Document excerpt Block Start

Cost price, selling price, profit & loss percentages, discounts and dishonest dealers — every CDS trick explained simply.

12 min read Graduate / CDS level Exam-ready notes By The Cavalier
🎯 What you'll learn
  • Define CP, SP, MP, profit, loss and compute their percentages correctly
  • Apply discount, successive-discount and marked-price relationships
  • Crack dishonest-dealer and false-weight problems with one shortcut
  • Solve CDS previous-year style profit-loss questions in under a minute

Profit and Loss is one of the highest-scoring arithmetic chapters in the CDS and OTA written exam. Almost every paper carries two to four questions on cost price, selling price, percentage gain, discount or dishonest shopkeepers. The maths is short, the logic is fixed, and with a handful of formulas you can solve most questions in under a minute. Let us build that speed.

Why Profit and Loss Matters in CDS

The CDS Elementary Mathematics paper has 100 questions in 120 minutes, so speed decides your final score. Profit and Loss is a guaranteed scorer because the questions are formula-driven and rarely tricky once you know the base relationships.

Every problem in this chapter revolves around just two quantities — the Cost Price (CP) at which a trader buys, and the Selling Price (SP) at which he sells. If SP is more, he profits; if SP is less, he loses. That is the entire foundation, and the rest of the chapter is simply different ways of dressing up these two numbers.

Because the topic links directly to percentages, it doubles as revision for ratio, fractions and percentage problems too. A strong grip here often raises your accuracy across the whole arithmetic section of the paper. Examiners typically blend it with discount, marked price or a dishonest-dealer twist to test whether you truly understand the base on which each percentage is taken.

Remember

Profit and loss are always calculated on the Cost Price unless the question clearly states otherwise. This single habit prevents most silly errors.

Core Terms You Must Know

Before formulas, fix the vocabulary in your mind. CDS examiners love testing whether you know which price a percentage refers to.

  • Cost Price (CP): the price at which an article is purchased, including overheads like transport or repair.
  • Selling Price (SP): the price at which the article is finally sold.
  • Marked Price (MP) / List Price: the printed or labelled price before any discount.
  • Discount: a reduction given on the Marked Price, never on the Cost Price.
  • Profit (Gain): SP − CP, when SP > CP.
  • Loss: CP − SP, when CP > SP.

Document excerpt Block End
Data extracts Block Start

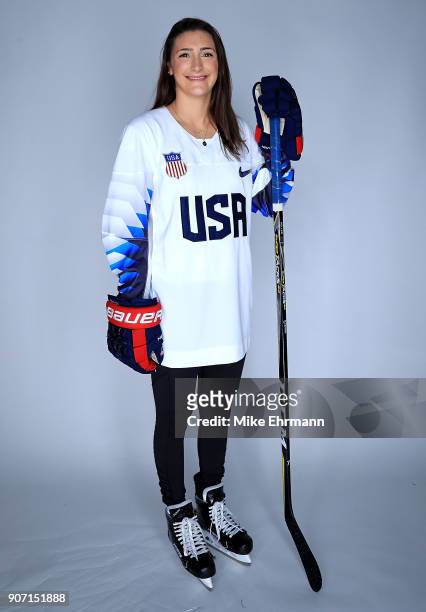 Megan Keller of the United States Women's Hockey Team poses for a portrait on January 16, 2018 in Wesley Chapel, Florida.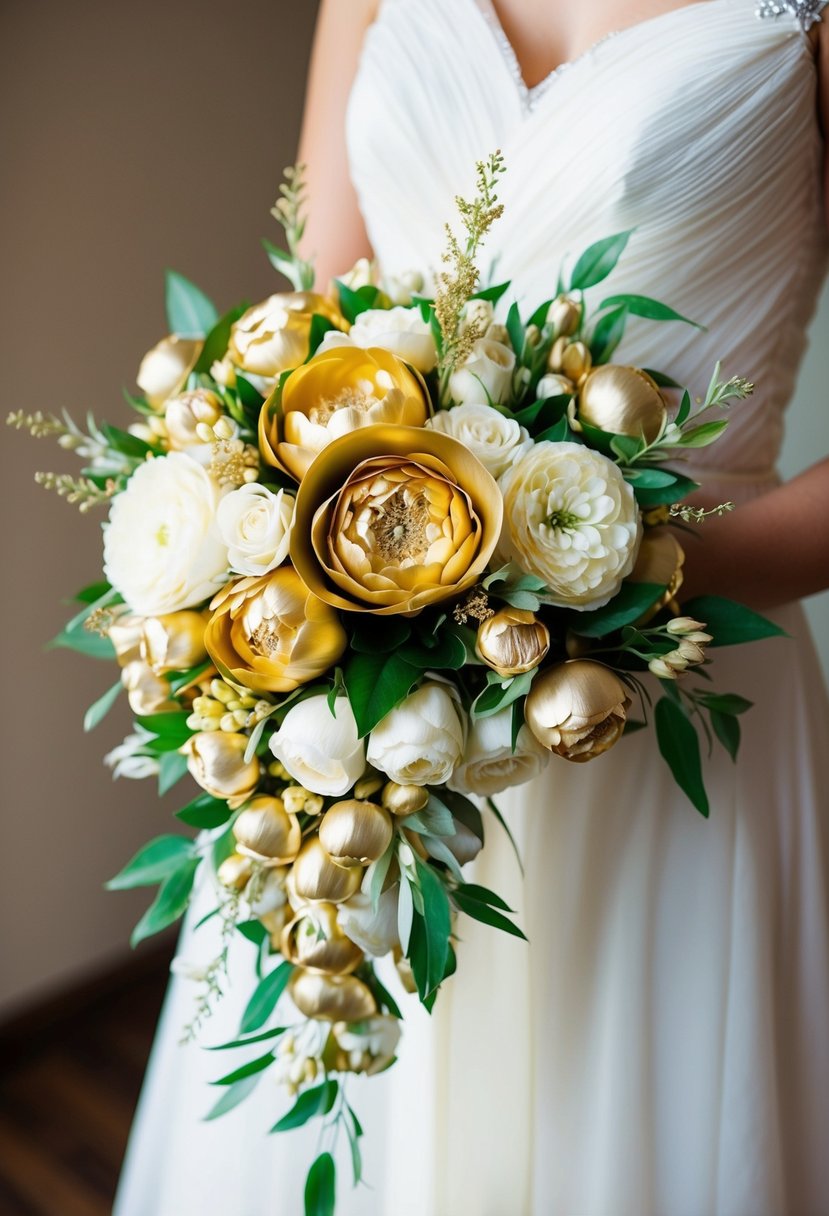 A golden wedding bouquet made of silk flowers arranged in an elegant, cascading design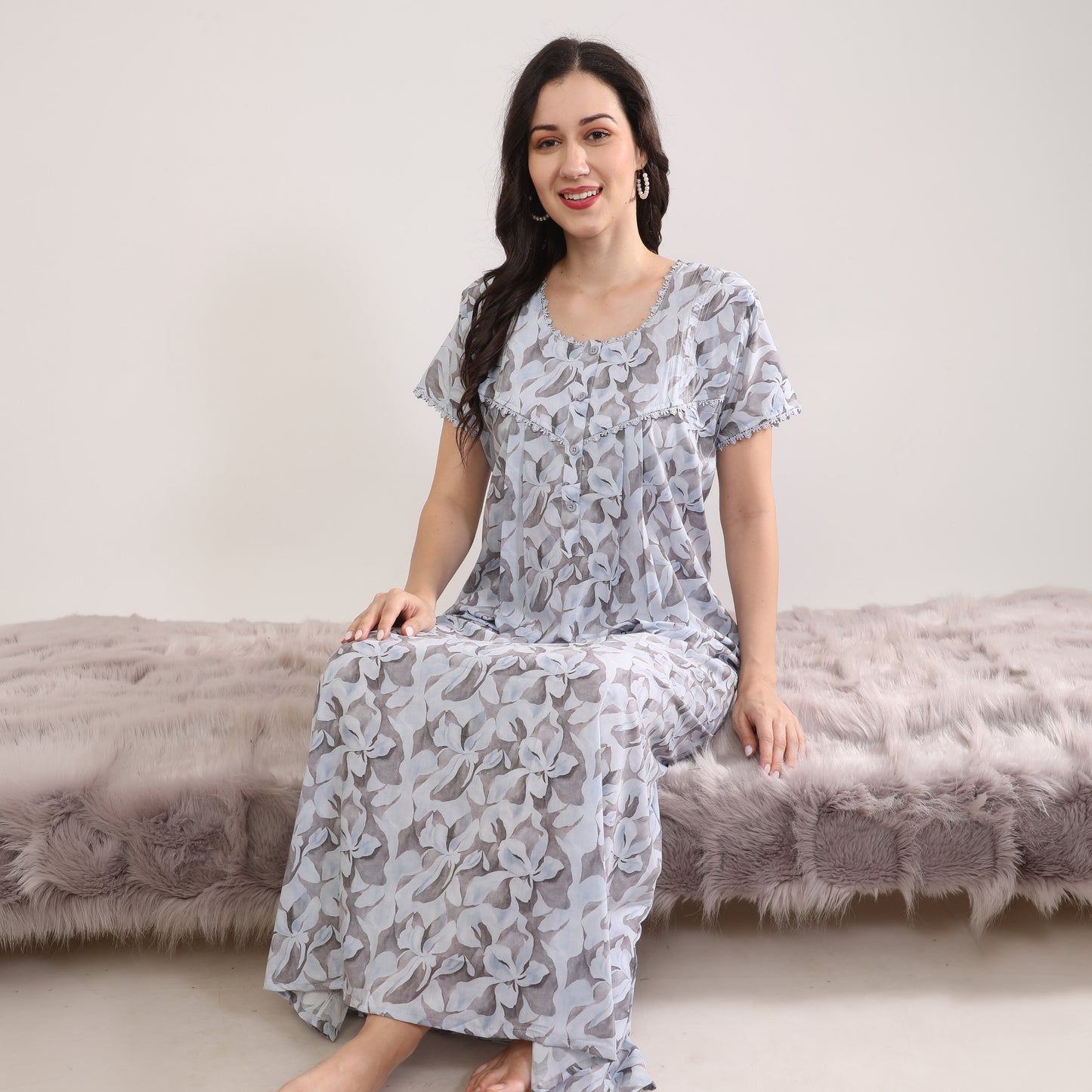 Printed Full Length Night Gown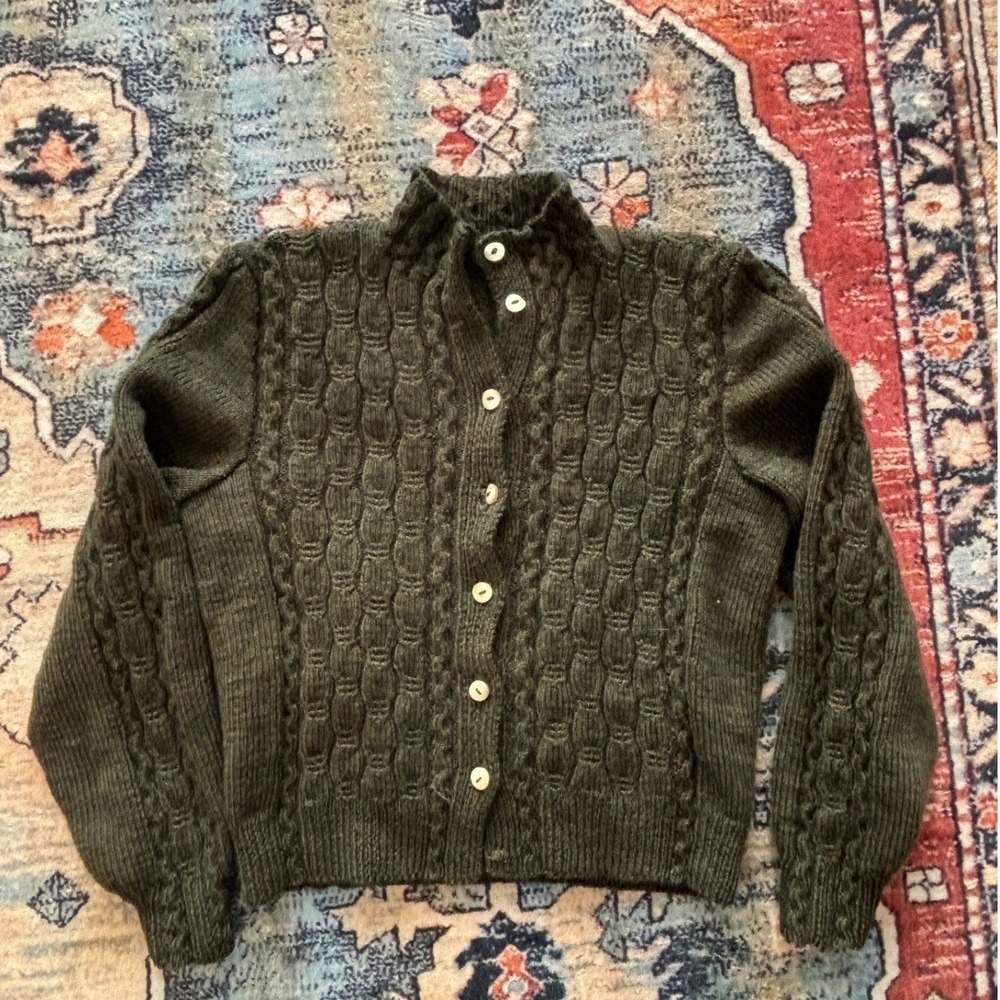 Handmade Green Wool Cardigan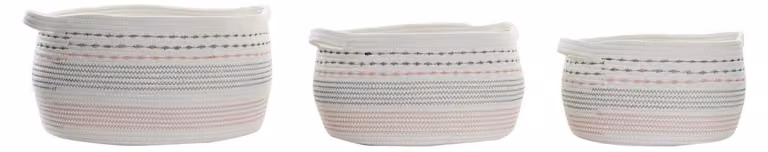 Set di contenitori Korb-Set 3, in cotone, dimensioni 52x43x25 cm, colore bianco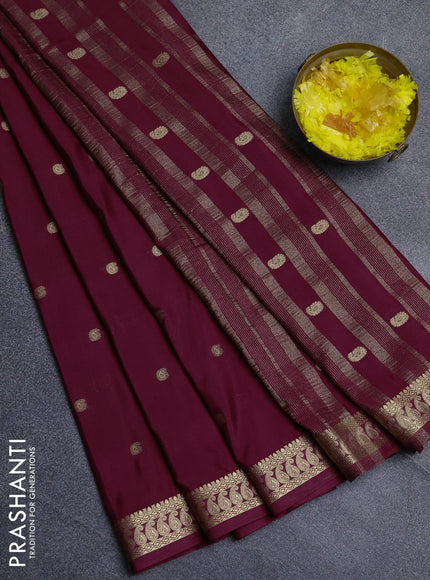 Semi mysore silk saree wine shade with allover paisley zari woven buttas and zari woven border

Data extracts Block End

What to work on => In the profit and loss notes, on which price is a discount always given?

Exercise output => On the Marked Price, never on the Cost Price.